Monday, March 14, 2022

Handout Series - Big Data - Spark - Performance Tuning

Background:

In this handout, I tried to cover some key aspects which we need to keep in mind while trying to tune a spark application. This covers tools I frequently used to get more detail info to do better debugging.


Tools and techniques to debug performance issues:

Tools/Techniques

Things to focus on

Spark UI

  • Stage and task completion time

  • 25 percentile, 50 percentile, 75 percentile of execution time

  • Memory usage by executor

  • In and out data for tasks

  • DAG – helps to find out job/stage optimization

  • Garbage collection time

Spark Log

Partition size – evenly distributed or not

Yarn Manager (if yarn is used as resource manager), UI or yarn command

  • Number of executors

  • Job/task execution time for each executor

  • Memory usage for each executor

Data Storage (HDFS, object storage (S3), etc)

  • File size - helps to identify skew in data

DataFrame API

  • Number of partitions

  • Number of records per partitions

SparkLens

Tool that analyzes the application and suggests possible configuration parameters with values to get optimal performance that could be head start before further tuning


Primary areas in Spark to tune performance:

Areas

Note

Memory

  • Amount of memory for per executor might increase garbage collection

  • Spark parameters

    • spark.driver.memory

    • spark.executor.memory

Processing

  • Increase in cores gives parallelism but might impact scheduling and additional shuffle

  • Spark parameters

    • spark.driver.cores

    • spark.executor.cores

    • spark.cores.max

    • spark.executor.instances

Garbage Collection

  • Type of GC to use (ParallelGC, G1GC etc.)

  • Configure each type of GC to get better performance

  • Specify high level GC parameters like parallel threads, concurrent threads, heap occupancy percentage etc.



Note:

We need to be cognizant about all the areas when tuning performance as change in one area has direct impact to others.

It has to be balancing act, need to fine the combination of parameters across all areas which fit better for the problem in hand


Performance Improvement technique- resolve skewness in data

What is skew


  • Most common problem, mostly happens during initial phase

  • Extreme imbalance of work in the cluster

  • Tasks within a stage take uneven amounts of time to finish

How to identify


  • Stage/task wait time and execution time – spark UI

  • Memory usage – Spark UI, yarn

  • Check partition size – spark UI, yarn

  • Hearbeat is missing by executor – spark log

  • Partition size and records processed per partition – DataFrame API

How it could happen


Data ingestion has skew in it where data is not partitioned properly. This will be propagated to other parts of the application

How to handle skew data


  • Use a partition column in the source data (if possible) and use it to read – gives best performance as partitions don’t need to be created in processing time.
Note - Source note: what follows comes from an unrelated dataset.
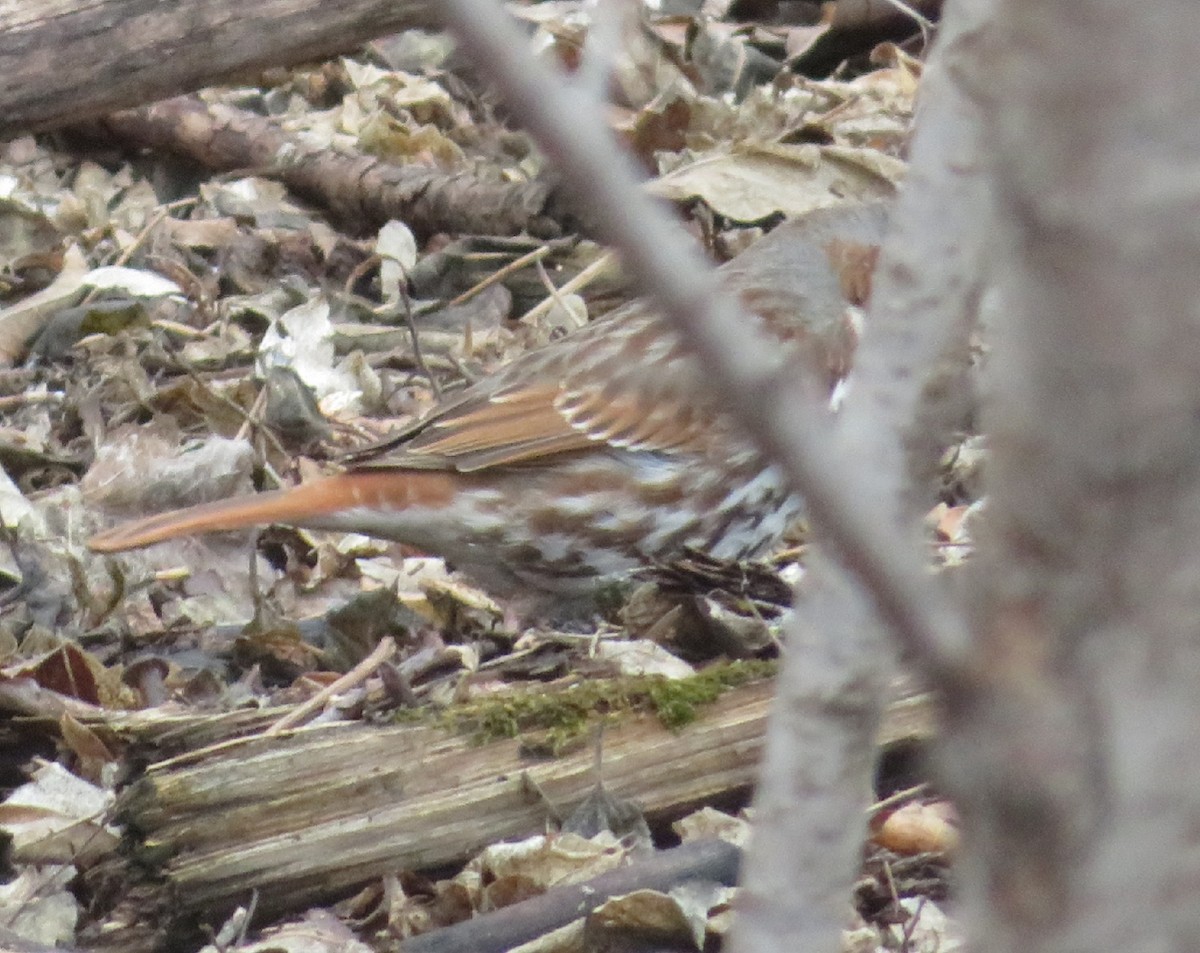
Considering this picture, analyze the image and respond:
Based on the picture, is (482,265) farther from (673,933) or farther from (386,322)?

If partition column cannot be added in source, create the partition column to dataset immediately after reading data

  • Make sure the partition column has even distribution of data

    • Partition column has to be numeric. Can be a composite column

  • Spark parameters:

    • partitionColumn

    • lower/upperBound – used to determine stride

    • numPartitions – max # of partitions

  • Make sure stride is not skew (specially for JBDC load)

    • Use hash + Mod function to have evenly distributed stride if some strides have uneven data volume

  • Partition data at dataframe level – great for ‘narrow transformation’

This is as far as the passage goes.